This film plays much better than its makeshift trailer.
The brothers are played by actual brothers.
Won the Audience Award for Fiction Feature Film.
They Call Us Monsters
Director: Ben Lear [Norman's son]
In California, juveniles between the ages of 14 and 17 can be tried as adults for violent crimes. Behind the walls of The Compound, they await their trials—and the accompanying adult sentencing. Juan, Jarad, and Antonio are three such inmates. To their advocates, they're kids. To the system, they're adults. To their victims, they're monsters. Who are they to you?
With unprecedented access to the juvenile facility, this documentary allows audiences to get to know these young men through a screenwriting workshop in which they collectively fictionalize their lives and dreams.

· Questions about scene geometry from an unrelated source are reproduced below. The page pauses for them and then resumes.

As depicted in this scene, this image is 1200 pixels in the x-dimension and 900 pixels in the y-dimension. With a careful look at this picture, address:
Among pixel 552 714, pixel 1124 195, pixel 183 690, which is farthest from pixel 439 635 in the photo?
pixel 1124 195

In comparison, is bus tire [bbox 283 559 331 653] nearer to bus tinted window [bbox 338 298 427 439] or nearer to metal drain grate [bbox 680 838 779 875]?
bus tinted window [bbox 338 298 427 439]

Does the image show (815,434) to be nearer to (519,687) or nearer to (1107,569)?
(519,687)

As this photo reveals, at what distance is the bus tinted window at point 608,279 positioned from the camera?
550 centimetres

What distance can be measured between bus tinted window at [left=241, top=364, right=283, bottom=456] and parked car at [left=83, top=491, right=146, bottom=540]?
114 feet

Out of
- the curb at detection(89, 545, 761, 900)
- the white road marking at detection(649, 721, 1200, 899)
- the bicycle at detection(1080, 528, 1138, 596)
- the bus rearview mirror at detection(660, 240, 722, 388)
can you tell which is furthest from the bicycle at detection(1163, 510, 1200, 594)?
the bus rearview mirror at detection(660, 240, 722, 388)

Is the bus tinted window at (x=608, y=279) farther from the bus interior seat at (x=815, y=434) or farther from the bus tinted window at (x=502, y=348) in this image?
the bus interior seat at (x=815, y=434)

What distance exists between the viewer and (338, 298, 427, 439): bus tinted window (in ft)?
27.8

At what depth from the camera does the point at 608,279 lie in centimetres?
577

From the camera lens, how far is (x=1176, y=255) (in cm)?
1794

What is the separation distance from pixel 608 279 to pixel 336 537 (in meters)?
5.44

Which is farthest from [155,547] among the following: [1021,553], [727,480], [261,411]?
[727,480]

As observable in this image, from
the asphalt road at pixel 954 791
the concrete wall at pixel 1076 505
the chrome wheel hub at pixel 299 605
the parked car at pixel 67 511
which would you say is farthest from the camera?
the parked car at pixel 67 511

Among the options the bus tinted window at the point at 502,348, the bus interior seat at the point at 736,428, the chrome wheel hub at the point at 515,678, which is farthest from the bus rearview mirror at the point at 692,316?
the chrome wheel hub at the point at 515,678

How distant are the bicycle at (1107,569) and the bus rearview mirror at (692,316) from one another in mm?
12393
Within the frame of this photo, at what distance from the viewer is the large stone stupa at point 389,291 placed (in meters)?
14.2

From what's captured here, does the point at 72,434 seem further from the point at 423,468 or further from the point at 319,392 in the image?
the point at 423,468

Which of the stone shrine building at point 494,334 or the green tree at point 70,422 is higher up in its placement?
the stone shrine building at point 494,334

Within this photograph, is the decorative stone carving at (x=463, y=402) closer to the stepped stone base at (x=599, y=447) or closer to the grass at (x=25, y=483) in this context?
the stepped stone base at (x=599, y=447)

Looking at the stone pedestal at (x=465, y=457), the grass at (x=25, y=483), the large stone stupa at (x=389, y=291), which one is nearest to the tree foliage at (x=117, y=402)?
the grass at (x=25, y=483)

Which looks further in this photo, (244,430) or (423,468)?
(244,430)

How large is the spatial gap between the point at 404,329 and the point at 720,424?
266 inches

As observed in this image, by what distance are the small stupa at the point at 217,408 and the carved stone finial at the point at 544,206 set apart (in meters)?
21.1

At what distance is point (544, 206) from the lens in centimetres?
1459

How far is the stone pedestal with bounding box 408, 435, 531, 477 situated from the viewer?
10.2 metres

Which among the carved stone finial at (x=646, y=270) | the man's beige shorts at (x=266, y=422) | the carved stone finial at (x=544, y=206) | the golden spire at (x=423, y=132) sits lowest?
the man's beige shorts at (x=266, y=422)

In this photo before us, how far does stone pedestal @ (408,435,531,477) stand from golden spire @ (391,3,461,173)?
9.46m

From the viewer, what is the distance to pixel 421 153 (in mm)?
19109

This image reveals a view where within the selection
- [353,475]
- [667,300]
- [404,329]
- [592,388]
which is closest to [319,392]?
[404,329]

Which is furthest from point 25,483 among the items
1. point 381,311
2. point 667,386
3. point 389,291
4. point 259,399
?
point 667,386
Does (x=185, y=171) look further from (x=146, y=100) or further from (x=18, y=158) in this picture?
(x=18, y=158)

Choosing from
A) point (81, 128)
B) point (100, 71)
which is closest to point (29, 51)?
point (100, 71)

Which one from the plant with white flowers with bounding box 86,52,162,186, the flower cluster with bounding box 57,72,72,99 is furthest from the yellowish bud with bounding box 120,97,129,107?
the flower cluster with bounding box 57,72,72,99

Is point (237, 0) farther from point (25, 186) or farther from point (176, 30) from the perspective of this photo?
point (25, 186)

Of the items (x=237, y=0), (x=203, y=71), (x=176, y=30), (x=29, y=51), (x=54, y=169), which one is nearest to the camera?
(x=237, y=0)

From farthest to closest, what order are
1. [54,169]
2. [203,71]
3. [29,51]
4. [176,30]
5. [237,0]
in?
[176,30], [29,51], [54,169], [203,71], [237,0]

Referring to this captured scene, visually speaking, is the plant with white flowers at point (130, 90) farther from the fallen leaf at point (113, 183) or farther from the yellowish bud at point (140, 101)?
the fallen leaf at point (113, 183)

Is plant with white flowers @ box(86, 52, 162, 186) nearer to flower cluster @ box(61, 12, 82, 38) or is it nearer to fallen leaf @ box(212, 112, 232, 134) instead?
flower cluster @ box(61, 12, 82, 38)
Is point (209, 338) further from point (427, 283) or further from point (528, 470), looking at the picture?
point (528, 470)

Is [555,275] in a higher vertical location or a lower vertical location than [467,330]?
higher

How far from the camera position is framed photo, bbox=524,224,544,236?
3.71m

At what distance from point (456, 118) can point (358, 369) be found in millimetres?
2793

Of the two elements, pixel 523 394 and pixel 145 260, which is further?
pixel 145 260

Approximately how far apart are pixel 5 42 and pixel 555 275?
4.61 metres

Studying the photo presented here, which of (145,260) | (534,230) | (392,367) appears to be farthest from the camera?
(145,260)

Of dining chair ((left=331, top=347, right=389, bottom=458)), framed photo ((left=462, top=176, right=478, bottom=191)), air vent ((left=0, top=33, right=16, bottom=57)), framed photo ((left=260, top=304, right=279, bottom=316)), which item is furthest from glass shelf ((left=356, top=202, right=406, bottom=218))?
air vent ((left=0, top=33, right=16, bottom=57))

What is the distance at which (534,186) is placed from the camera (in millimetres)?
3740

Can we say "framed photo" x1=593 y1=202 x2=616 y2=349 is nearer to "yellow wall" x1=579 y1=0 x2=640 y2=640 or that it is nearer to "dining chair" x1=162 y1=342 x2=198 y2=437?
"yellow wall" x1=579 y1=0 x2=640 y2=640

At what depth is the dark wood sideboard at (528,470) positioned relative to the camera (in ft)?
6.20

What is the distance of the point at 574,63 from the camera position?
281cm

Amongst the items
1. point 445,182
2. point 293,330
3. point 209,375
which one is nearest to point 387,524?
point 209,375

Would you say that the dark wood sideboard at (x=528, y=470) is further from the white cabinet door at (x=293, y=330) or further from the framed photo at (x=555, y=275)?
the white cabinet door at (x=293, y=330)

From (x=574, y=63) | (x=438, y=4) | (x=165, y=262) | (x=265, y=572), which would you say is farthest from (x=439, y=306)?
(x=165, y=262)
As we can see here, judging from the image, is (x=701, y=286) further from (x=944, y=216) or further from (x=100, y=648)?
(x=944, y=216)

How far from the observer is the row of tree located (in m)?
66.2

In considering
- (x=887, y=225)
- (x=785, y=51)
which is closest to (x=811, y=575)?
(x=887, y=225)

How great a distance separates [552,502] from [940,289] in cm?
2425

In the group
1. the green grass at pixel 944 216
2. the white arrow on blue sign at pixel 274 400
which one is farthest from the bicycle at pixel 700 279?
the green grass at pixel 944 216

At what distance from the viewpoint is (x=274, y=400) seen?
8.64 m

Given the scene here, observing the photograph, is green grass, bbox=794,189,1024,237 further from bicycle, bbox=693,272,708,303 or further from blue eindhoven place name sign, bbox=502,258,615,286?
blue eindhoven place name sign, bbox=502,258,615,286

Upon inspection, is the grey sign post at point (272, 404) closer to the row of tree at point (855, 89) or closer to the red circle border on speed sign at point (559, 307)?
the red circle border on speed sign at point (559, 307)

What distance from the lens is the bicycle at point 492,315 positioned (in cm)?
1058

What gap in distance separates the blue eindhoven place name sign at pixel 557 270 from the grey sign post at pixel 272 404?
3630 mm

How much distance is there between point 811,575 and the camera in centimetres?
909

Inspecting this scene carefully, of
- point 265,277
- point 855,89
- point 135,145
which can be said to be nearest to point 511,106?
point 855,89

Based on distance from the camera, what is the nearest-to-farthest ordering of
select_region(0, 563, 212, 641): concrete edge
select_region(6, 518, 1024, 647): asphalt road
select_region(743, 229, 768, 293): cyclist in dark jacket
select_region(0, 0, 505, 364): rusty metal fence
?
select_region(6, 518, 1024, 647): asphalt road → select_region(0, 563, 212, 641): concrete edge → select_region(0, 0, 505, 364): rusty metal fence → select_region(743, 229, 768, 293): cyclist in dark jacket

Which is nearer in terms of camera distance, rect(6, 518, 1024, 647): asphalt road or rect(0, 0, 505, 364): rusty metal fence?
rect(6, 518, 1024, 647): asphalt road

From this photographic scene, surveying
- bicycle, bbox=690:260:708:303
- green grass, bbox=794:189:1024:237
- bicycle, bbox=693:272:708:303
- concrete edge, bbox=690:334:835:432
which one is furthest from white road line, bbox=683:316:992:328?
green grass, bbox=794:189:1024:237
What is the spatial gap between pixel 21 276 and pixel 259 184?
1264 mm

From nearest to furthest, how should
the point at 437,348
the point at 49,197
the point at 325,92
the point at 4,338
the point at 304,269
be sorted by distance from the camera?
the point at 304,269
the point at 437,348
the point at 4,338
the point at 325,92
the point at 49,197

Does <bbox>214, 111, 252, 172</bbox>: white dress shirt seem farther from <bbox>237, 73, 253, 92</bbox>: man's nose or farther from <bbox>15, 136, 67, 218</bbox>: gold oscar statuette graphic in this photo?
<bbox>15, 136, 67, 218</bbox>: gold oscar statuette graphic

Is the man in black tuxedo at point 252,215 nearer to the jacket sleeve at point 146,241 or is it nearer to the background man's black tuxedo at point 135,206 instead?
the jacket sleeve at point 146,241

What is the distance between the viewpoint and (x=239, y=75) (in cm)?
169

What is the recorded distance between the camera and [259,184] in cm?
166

Features a spectacularly cringeworthy performance by Jarad's attorney.
Unexpected Appearance: Nate Corddry, who visits The Compound to perform scenes from Juan, Jarad, and Antonio's screenplay under their direction.
Director: [Slipknot percussionist] M. Shawn "Clown" Crahan
Producer: Mark Neveldine [half of the duo behind the Crank films]
Cast: Kim Coates, Tyler Ross, Lauren Luna Velez, Alison Lohman, [Slipknot frontman] Corey Taylor
An adaptation of the cult graphic novel about an LAPD officer who is repeatedly brought back to life using telekinetics.
A young rookie cop is tasked with shadowing Officer Downe, whose foes include the criminal syndicate of humanoid beasts dubbed the Fortune 500, Mother Supreme and her gun-toting nuns, and kung fu overlord Zen Master Flash.
The violence in this film is difficult to follow.
Unexpected Appearance: Glenn Howerton, whose only film work seems to be in films produced by his mate Mark Neveldine.
—Who is this actor playing the rookie cop? I like him.
During the end credits, I realized that the actor who plays the rookie cop is the lead in American Milkshake, a terrible film in which he is terrible. Quite a turnaround.
Director: Justin Tipping
Cast: Jahking Guillory, CJ Wallace, Christopher Meyer, Mahershala Ali
15-year-old Brandon is ignored by girls and is always getting picked on for his tired sneakers. Sinking all of his money in a coveted pair of Air Jordans, Brandon gets a renewed sense of confidence and hope—until the shoes are snatched away. Brandon and his friends go on an epic journey to Oakland to get back what's his.
It's divided into chapters and its chapter titles are rap songs.
Unexpected "Appearance": Mac Dre
Before the screening, I saw a dude in khaki overall shorts and pink sneakers hanging out outside the cineplex.
Turns out that dude was The Notorious B.I.G.'s son, who, along with Christopher Meyer, are wonderful in Kicks as the lead's besties.